Add bn_mul_small and bn_sqr_small.

As part of excising BIGNUM from EC scalars, we will need a "words"
version of BN_mod_mul_montgomery. That, in turn, requires BN_sqr and
BN_mul for cases where we don't have bn_mul_mont.

BN_sqr and BN_mul have a lot of logic in there, with the most complex
cases being not even remotely constant time. Fortunately, those only
apply to RSA-sized numbers, not EC-sized numbers. (With the exception, I
believe, of 32-bit P-521 which just barely exceeds the cutoff.) Imposing
a limit also makes it easier to stack-allocate temporaries (BN_CTX
serves a similar purpose in BIGNUM).

Extract bn_mul_small and bn_sqr_small and test them as part of
bn_tests.txt.

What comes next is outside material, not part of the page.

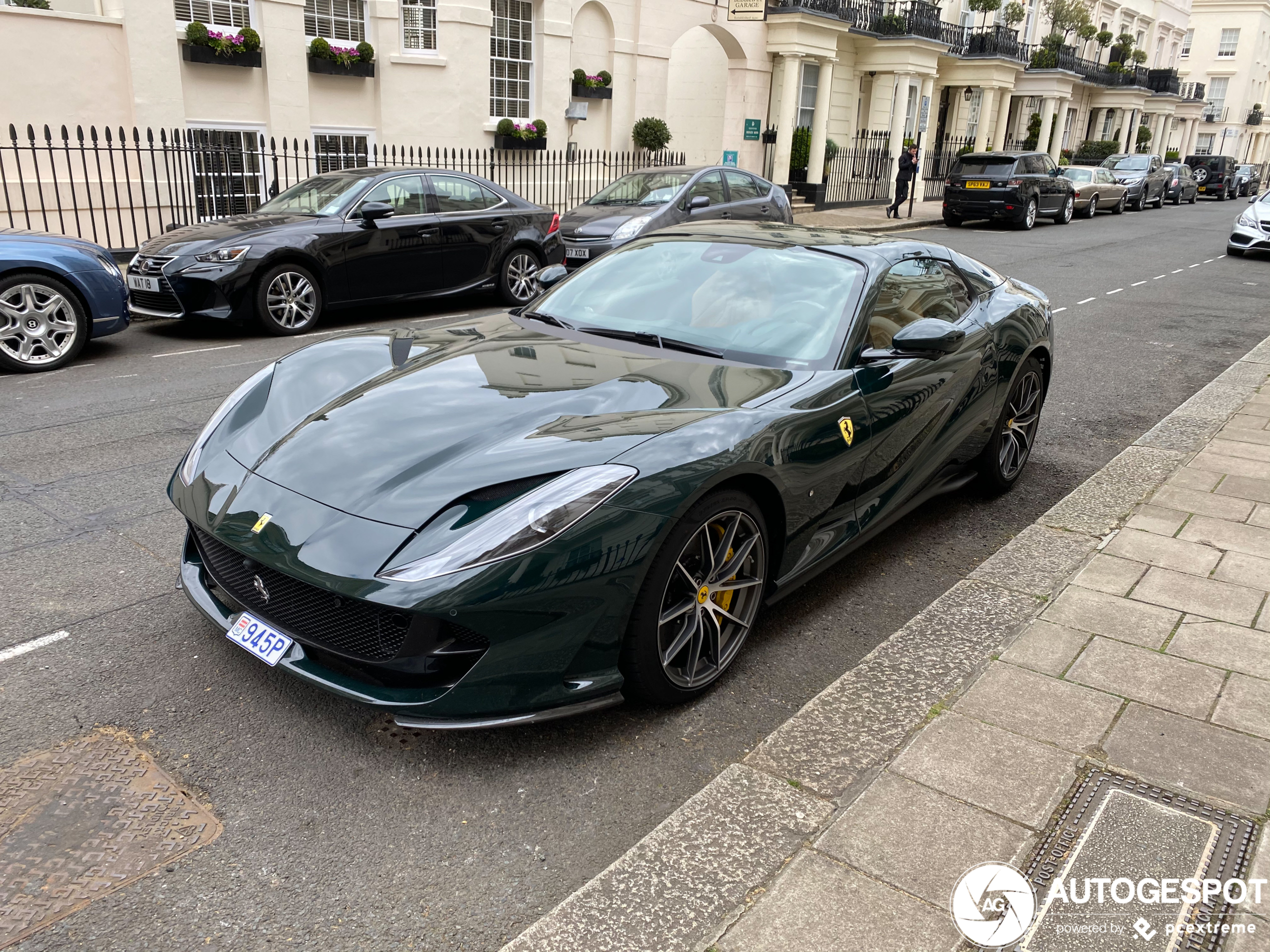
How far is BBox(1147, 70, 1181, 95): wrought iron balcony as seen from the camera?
5219cm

Later changes will build on these.

If we end up reusing these functions for RSA in the future (though that
would require tending to the egregiously non-constant-time code in the
no-asm build), we probably want to extract a version where there is an
explicit tmp parameter as in bn_sqr_normal rather than the stack bits.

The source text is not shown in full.